I feel all the color rush to my cheek and I grin widely at the last part. 'Rhino' I gave him that name on our first date. I unclip another note.
"I know you probably hate me and I want
to change that. I just hope one day I'd be
able to say all to you, face to face. I love
you and I hate the fact that you're with
Cole"
Right Cole! My chest tightens immediately and my belly twists in a very unfamiliar way.
l Guilt washes over my face when I remember Cole. I can't do this to him, he's been nothing but sweet to me since we started dating. Yes I know I agreed to date him because I wanted to get over Bryne- which totally didn't work- and because he was always around whenever I needed someone urgently and I won't like to hurt someone who has cared for me that much.
"I can't change the fact that I'm dating Cole. I'm not yours anymore" My weak voice trails off.
"Come here" he opens his arm wide and I walk into his huge arms. "If only you know who Cole is. We'll get through this together. I love you" he presses his hands gently on my back and snuggles my neck. "You need to go back to sleep now. I'll take you to your room" He lifts me up and I instantly wrap my legs round him. I hook my hands around his neck and close my eyes. I like when he does this, I like when he carries me, I like all the effort he makes to take care of me.
He drops me on the bed and I lay on my side. He places a light kiss on my forehead. "Goodnight" he puts off the bed side lamp.
"Bryne, what of you? Get some sleep"
"If my insomnia permits me"
"Sleep here with me" I don't know what moves me to say that but what can I do, I'm a rape victim, I need some care. Yes I'm playing the rape card, is that a problem.

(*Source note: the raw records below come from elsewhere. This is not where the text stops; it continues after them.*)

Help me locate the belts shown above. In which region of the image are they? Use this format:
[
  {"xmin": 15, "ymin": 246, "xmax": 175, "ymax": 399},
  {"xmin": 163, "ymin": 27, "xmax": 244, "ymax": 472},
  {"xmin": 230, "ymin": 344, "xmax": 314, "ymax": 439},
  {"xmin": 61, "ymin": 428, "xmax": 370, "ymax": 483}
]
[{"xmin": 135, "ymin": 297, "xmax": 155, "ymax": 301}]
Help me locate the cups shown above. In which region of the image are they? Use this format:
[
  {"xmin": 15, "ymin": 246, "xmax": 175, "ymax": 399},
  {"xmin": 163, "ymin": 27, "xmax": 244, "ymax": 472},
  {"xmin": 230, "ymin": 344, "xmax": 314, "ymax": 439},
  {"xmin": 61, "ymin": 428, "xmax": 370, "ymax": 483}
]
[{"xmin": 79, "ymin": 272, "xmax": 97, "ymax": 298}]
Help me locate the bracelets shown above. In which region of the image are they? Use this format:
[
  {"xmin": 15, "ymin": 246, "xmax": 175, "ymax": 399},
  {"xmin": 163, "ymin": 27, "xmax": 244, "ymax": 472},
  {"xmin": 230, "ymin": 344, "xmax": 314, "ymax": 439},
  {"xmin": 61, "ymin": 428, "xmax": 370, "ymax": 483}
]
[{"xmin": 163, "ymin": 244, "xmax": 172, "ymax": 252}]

The bed dips and his hands snake my waist, pulling me firmly to himself. So what if I'm sleeping on the same bed does it mean I love him? My subconscious won't even give me a break. Don't blame me for any of this, any other person would've done the same thing besides there's no harm in doing this.
"Stop thinking and sleep" he kisses my hair and I smile, letting my body relax fully into his.
"Goodnight Bryne" I think I'm going to sleep off smiling. I push my arse into him. No, I don't want anything of that sort to happen but I just can't help it.
I feel him smile and he pulls me to himself. "Goodnight" How many times is he going to wish me a goodnight.